O ano era 1969, finalista no Ginásio Euclides da Cunha, numa tarde em que faltei à aula, colegas meus tocaram o terror e vandalizaram a escola – coisa de meninos maluvidos. Enciumado por não ter participado do quebra-quebra, fui à escola e roubei, do hall de entrada, a imagem de uma santa que Padre Calleri havia doado para o GEC pouco antes de morrer. Joguei a santinha na carroceria de um caminhão toreiro que por ali passava naquela hora.
Para não prejudicar toda a turma, confessei o mal feito. Como pena, fui transferido para o turno da noite – em que só estudavam adultos –, tiraram-me o direito de recuperação se eu me saísse mal em alguma matéria e me obrigaram a assisti r missas diárias, às seis horas da manhã, durante um mês. Confessando e comungando. Ah, devolução da santa estava no pacote.
Por meio de Cícero Cipó-de-fogo, caminhoneiro que conduziu a santinha para sua última viagem, fiquei sabendo que a imagem tinha sido jogada nalgum lugar, dentro da mata, na região de Mucajaí. Logo, o resgate seria impossível. Padre Mauro relutou, mas aceitou a justificativa para a não devolução.
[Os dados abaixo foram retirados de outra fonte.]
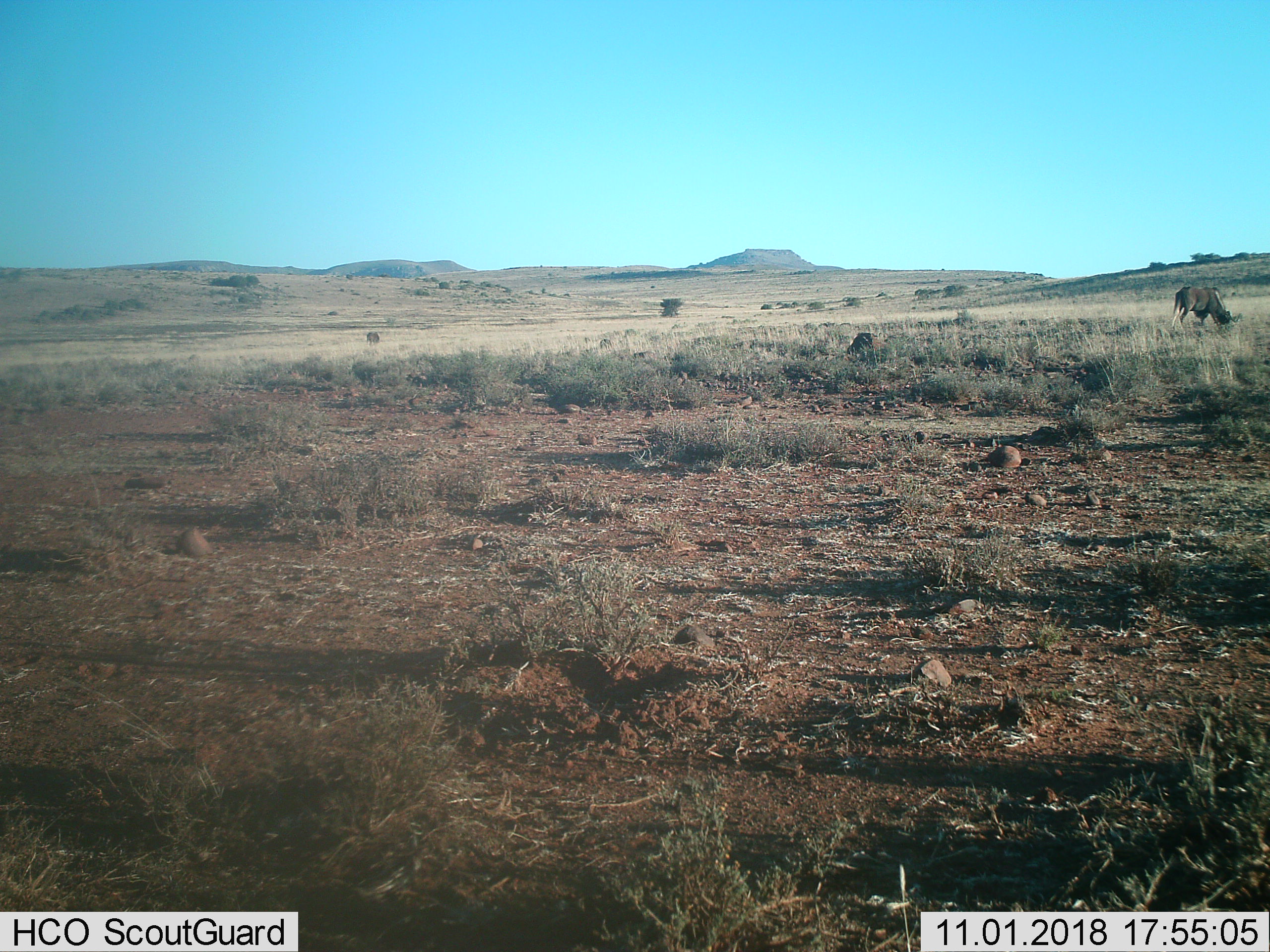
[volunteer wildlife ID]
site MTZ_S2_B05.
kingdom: Animalia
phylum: Chordata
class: Mammalia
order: Artiodactyla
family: Bovidae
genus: Connochaetes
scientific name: Connochaetes gnou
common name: black wildebeest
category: wildebeestblack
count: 1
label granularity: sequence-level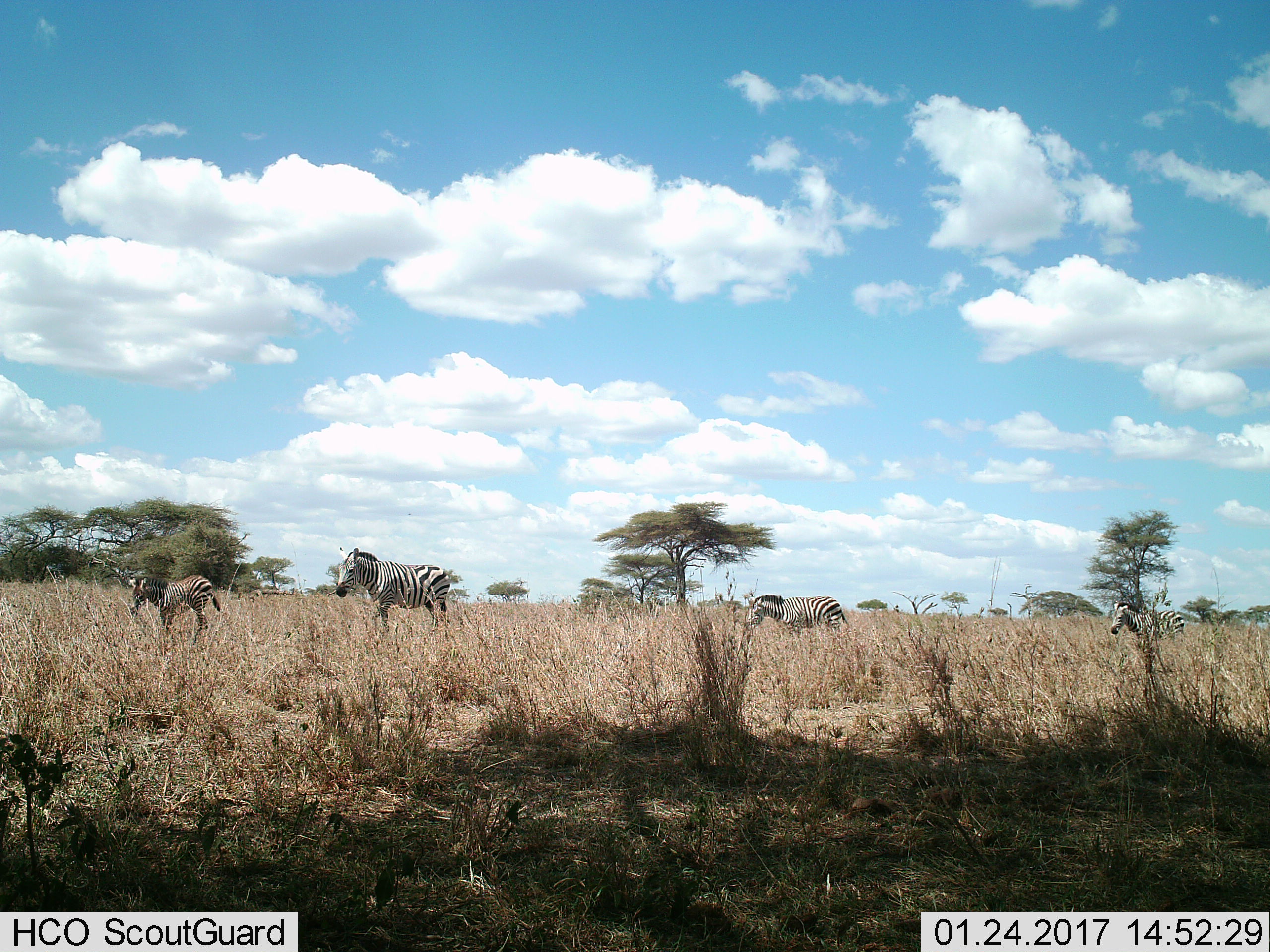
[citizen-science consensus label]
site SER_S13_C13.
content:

Imagino que nestes anos, a imagem da santinha tenha sido carregada por enxurradas para algum igarapé e, por correnteza haja chegado ao rio que banha o município de Mucajaí.
Como minha mente é fértil, penso que, talvez, algum dia, pescadores lancem tarrafa no rio Mucajaí e, em vez de peixes, pesquem a imagem de polietileno da santinha que joguei na carroceria do Cipó-de-fogo. Dadas as facilidades que nossos homens têm de atribuir natureza sobrenatural a fatos comuns, imagino que, depois de resgatada por pescadores, padres construam um santuário para Nossa Senhora Aparecida de Mucajaí e deem início a um polo turístico de romaria em nosso Estado.
Pronto, minha mãe: não me tornei padre como a senhora queria, mas, dependendo de acontecimentos, posso me tornar um milagreiro.